━━━━━ Data supplied ━━━━━

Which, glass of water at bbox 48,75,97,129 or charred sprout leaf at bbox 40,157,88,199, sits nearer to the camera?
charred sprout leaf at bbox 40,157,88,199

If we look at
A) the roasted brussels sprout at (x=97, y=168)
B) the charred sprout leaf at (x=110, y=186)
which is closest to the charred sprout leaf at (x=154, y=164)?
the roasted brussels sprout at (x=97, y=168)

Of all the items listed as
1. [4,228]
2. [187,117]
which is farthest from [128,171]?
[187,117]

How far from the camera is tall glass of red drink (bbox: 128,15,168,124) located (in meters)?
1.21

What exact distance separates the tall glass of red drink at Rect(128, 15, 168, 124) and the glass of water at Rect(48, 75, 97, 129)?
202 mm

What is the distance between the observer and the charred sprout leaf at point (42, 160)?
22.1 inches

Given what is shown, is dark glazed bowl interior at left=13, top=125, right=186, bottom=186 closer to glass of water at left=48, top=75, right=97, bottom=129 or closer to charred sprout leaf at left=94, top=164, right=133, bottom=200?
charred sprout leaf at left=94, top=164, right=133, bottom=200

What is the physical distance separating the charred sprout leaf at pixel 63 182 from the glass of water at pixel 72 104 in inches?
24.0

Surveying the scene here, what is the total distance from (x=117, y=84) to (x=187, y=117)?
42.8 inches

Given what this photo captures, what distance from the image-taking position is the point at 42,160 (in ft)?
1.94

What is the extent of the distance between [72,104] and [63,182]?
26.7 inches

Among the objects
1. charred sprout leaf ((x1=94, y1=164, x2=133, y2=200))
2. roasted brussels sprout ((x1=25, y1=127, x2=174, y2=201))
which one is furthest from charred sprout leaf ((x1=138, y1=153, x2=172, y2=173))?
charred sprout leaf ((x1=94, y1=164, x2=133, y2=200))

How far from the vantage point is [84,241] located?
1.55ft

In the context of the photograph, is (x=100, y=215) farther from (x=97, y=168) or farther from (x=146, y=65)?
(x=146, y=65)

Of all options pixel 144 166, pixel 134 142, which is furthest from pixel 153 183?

━━━━━

| Exercise instructions |
Reproduce the material above word for word, keeping every line from the first to the last.

| Answer for the task |
Which, glass of water at bbox 48,75,97,129 or charred sprout leaf at bbox 40,157,88,199, sits nearer to the camera?
charred sprout leaf at bbox 40,157,88,199

If we look at
A) the roasted brussels sprout at (x=97, y=168)
B) the charred sprout leaf at (x=110, y=186)
which is closest to the charred sprout leaf at (x=154, y=164)?
the roasted brussels sprout at (x=97, y=168)

Of all the items listed as
1. [4,228]
2. [187,117]
which is farthest from [128,171]?
[187,117]

How far from the camera is tall glass of red drink (bbox: 128,15,168,124) located (in meters)?
1.21

What exact distance separates the tall glass of red drink at Rect(128, 15, 168, 124) and the glass of water at Rect(48, 75, 97, 129)?
202 mm

What is the distance between the observer and the charred sprout leaf at point (42, 160)?
22.1 inches

Given what is shown, is dark glazed bowl interior at left=13, top=125, right=186, bottom=186 closer to glass of water at left=48, top=75, right=97, bottom=129 or closer to charred sprout leaf at left=94, top=164, right=133, bottom=200?
charred sprout leaf at left=94, top=164, right=133, bottom=200

What is the physical distance separating the charred sprout leaf at pixel 63 182 from the glass of water at pixel 72 104 in inches?
24.0

Surveying the scene here, what is the total distance from (x=117, y=84) to (x=187, y=117)?
42.8 inches

Given what this photo captures, what distance from the image-taking position is the point at 42,160 (in ft)?
1.94

What is the extent of the distance between [72,104] and [63,182]?
26.7 inches

Among the objects
1. charred sprout leaf ((x1=94, y1=164, x2=133, y2=200))
2. roasted brussels sprout ((x1=25, y1=127, x2=174, y2=201))
which one is furthest from charred sprout leaf ((x1=138, y1=153, x2=172, y2=173))?
charred sprout leaf ((x1=94, y1=164, x2=133, y2=200))

How far from the vantage point is [84,241] located?
1.55ft

In the context of the photograph, is (x=100, y=215) farther from (x=97, y=168) or farther from (x=146, y=65)?
(x=146, y=65)

Of all options pixel 144 166, pixel 134 142, which is furthest from pixel 153 183?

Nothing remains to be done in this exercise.